*Text segment*.
+ + + +
Now, we have a snapshot of 2 different years next to each other, but what about creating a crude animation by controlling the the year displayed with a slider?

Create a slider using [this example](https://altair-viz.github.io/gallery/us_population_over_time.html) to help guide you.  Our plot will look similar, except we have not split our bar chart up by `sex` yet. Name the slider 'Select Year:' (this in controlled in `binding_range`, and not in the `selection_single` parameters).  

Encode membership of the Baby Boomer generation with color using "#7D3C98" (purple) for the boomers "#F4D03F" (gold) for other.

Start the slider at 1900.

In [11]:
domain = ['Baby Boomer', 'Other']
range = ['#7D3C98','#F4D03F']

slider = alt.binding_range(min=1900, max=2000, step=10, name='Select Year:')
select_year = alt.selection_single(name="Select", fields=['year'],
                                   bind=slider, init={'year': 1900})
+ + + +
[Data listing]
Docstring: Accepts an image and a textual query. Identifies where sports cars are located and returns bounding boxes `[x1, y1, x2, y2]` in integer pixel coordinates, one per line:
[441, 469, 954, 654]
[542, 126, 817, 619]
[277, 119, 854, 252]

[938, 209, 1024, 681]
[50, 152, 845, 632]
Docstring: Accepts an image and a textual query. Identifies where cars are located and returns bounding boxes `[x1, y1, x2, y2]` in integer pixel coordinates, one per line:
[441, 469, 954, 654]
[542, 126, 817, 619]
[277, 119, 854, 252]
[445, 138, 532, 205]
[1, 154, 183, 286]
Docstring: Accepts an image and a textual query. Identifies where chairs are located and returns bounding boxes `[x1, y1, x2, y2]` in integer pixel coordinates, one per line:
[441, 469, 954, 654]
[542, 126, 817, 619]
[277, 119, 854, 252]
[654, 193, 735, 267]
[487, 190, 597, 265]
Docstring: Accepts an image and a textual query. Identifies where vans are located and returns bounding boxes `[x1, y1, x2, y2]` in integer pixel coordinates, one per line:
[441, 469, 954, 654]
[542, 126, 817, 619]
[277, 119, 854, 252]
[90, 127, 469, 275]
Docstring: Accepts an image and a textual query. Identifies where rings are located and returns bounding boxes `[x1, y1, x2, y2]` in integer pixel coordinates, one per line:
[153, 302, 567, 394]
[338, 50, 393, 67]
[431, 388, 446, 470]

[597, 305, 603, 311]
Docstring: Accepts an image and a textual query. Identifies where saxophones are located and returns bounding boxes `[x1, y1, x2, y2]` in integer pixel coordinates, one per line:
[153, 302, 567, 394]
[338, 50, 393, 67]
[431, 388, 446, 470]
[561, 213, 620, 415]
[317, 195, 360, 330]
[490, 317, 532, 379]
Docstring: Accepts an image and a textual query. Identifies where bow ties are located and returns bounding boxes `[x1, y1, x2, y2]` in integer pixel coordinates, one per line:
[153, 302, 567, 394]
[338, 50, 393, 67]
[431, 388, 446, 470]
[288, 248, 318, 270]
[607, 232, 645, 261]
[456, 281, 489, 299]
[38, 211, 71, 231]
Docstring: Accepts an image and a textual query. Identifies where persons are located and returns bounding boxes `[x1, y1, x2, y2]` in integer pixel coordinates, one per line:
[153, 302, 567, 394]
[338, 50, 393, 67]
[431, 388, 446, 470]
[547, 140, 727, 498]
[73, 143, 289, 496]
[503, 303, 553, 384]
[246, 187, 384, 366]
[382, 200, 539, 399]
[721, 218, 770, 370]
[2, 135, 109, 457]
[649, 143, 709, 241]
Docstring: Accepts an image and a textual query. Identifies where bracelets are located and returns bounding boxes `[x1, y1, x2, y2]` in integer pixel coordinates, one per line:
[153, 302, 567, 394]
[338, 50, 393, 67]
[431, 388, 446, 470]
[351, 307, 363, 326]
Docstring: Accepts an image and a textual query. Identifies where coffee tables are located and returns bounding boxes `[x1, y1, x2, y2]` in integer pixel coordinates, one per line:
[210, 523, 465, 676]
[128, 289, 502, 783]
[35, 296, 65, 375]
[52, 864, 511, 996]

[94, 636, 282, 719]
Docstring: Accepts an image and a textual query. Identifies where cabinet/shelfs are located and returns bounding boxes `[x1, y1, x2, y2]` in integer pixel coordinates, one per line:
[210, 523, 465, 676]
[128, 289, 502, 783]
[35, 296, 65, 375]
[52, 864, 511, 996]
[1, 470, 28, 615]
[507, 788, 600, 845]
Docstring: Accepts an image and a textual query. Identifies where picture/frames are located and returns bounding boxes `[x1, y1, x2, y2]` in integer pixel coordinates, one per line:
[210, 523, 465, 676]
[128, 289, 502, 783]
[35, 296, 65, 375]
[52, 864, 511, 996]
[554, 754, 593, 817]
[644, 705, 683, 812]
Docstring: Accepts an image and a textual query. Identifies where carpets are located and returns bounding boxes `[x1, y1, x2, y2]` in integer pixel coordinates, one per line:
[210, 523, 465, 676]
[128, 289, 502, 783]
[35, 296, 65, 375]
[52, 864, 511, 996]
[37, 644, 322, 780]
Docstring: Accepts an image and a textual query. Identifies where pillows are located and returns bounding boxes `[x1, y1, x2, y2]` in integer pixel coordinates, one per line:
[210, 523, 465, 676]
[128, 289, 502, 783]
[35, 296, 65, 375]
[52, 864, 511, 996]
+ + + +
*Problem statement*. Reproduce the whole Altair year-slider text above word for word, including its code lines.

*Completed task*.
Now, we have a snapshot of 2 different years next to each other, but what about creating a crude animation by controlling the the year displayed with a slider?

Create a slider using [this example](https://altair-viz.github.io/gallery/us_population_over_time.html) to help guide you.  Our plot will look similar, except we have not split our bar chart up by `sex` yet. Name the slider 'Select Year:' (this in controlled in `binding_range`, and not in the `selection_single` parameters).  

Encode membership of the Baby Boomer generation with color using "#7D3C98" (purple) for the boomers "#F4D03F" (gold) for other.

Start the slider at 1900.

In [11]:
domain = ['Baby Boomer', 'Other']
range = ['#7D3C98','#F4D03F']

slider = alt.binding_range(min=1900, max=2000, step=10, name='Select Year:')
select_year = alt.selection_single(name="Select", fields=['year'],
                                   bind=slider, init={'year': 1900})